-- Given exercise --
Collect every line in the items below that contains the word "unit", and copy each of those lines.

[begin Information shown]

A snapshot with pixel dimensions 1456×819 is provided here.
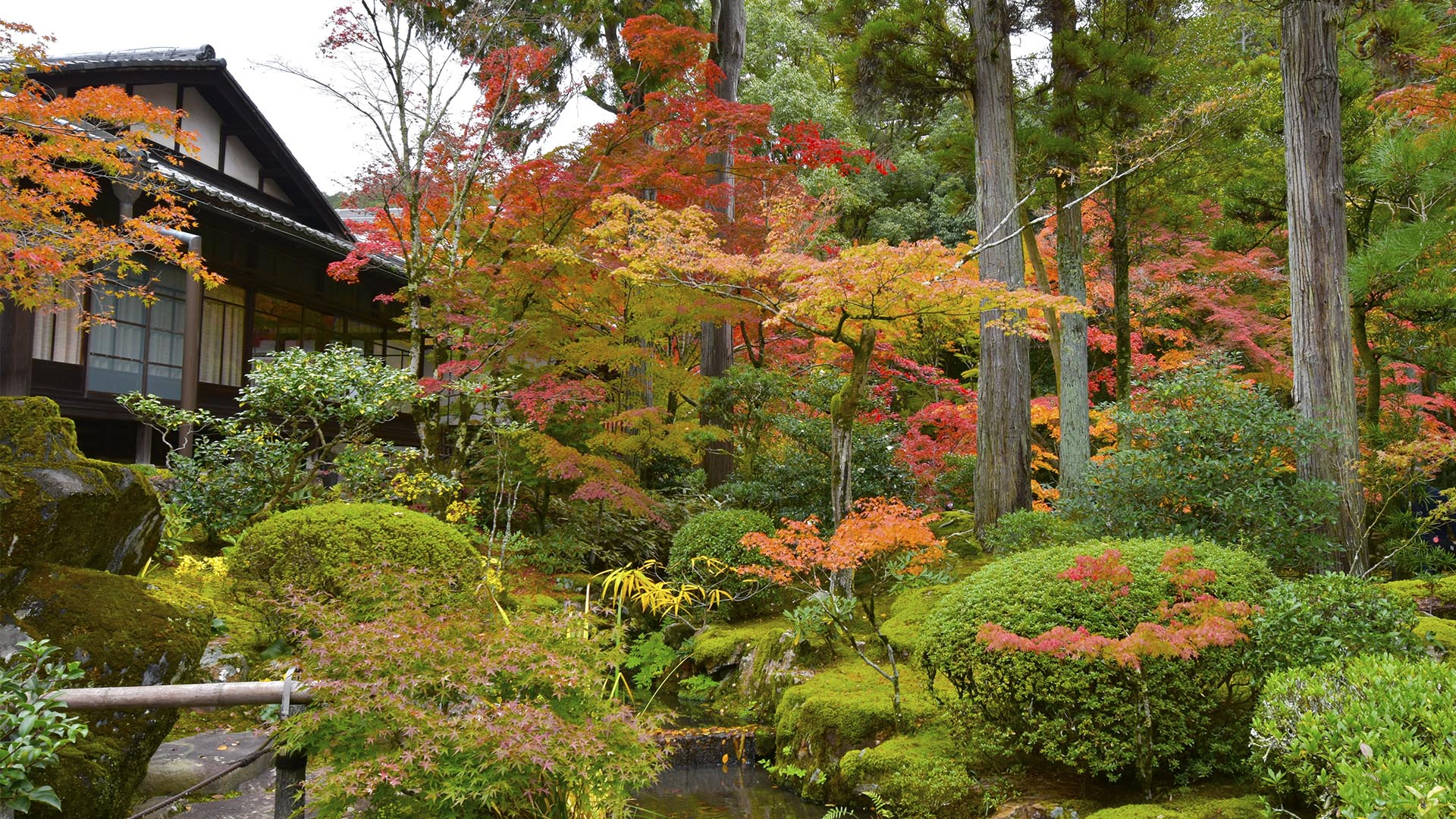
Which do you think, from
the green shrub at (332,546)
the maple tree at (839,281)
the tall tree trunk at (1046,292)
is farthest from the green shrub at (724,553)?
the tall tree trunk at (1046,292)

[end Information shown]
[begin Information shown]

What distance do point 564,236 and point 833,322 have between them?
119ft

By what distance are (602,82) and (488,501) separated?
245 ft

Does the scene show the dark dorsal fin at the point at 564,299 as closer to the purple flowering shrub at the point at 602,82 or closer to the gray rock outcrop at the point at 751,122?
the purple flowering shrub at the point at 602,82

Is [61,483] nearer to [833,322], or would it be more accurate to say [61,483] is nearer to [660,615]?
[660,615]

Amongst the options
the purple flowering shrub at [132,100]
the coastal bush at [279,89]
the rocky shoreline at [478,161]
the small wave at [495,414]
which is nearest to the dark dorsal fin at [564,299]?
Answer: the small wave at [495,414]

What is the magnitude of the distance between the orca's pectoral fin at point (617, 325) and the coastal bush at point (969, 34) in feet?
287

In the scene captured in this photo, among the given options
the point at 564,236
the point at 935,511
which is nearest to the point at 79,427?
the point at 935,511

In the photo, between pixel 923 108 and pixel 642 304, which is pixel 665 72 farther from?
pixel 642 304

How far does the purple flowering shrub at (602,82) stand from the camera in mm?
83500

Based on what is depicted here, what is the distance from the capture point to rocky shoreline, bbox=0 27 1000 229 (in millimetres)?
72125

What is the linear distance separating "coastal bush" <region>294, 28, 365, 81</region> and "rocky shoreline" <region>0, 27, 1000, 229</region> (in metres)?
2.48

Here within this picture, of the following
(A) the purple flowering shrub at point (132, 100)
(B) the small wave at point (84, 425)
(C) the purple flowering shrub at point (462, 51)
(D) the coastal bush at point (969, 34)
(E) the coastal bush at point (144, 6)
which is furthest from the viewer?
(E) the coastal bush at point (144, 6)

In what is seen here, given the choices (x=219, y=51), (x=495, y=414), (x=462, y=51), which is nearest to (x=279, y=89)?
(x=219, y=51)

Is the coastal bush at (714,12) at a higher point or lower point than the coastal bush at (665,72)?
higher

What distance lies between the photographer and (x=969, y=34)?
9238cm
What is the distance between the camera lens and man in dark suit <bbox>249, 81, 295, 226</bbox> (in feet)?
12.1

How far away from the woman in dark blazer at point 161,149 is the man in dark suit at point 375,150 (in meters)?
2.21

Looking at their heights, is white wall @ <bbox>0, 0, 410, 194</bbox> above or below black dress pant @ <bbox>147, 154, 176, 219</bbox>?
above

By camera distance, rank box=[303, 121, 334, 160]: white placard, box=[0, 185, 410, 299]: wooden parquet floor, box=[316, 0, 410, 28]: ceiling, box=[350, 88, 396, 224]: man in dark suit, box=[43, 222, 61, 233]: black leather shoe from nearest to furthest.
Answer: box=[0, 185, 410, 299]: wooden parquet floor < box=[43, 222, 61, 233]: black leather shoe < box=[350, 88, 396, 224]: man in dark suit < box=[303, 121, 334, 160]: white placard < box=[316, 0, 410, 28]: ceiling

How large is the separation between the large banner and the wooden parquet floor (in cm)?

[end Information shown]
[begin Information shown]

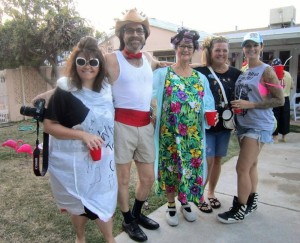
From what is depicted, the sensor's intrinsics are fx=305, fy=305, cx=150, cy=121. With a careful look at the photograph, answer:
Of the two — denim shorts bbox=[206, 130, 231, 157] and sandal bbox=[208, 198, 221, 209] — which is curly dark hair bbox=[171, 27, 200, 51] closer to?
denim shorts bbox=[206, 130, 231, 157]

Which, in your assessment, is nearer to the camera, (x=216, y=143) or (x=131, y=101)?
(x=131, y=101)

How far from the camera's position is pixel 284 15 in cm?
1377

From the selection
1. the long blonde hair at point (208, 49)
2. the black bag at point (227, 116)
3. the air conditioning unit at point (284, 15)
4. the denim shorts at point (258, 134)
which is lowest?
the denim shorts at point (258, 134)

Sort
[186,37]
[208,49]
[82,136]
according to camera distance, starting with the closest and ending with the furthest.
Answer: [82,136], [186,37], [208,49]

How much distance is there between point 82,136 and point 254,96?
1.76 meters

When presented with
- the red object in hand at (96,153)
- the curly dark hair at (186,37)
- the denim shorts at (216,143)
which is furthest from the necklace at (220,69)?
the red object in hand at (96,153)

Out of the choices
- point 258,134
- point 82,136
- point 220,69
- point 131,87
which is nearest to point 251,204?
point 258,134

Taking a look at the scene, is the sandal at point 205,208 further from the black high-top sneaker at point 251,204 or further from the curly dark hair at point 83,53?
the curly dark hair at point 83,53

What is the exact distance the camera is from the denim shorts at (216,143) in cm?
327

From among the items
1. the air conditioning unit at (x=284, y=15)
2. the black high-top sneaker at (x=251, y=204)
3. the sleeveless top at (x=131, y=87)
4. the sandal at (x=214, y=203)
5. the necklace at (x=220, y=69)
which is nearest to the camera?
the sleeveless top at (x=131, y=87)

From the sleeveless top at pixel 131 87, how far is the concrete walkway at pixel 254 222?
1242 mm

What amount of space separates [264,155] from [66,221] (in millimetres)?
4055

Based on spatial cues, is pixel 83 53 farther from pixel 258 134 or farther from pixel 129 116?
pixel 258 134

[end Information shown]

-- Finished exercise --
3. the air conditioning unit at point (284, 15)
1. the air conditioning unit at (x=284, y=15)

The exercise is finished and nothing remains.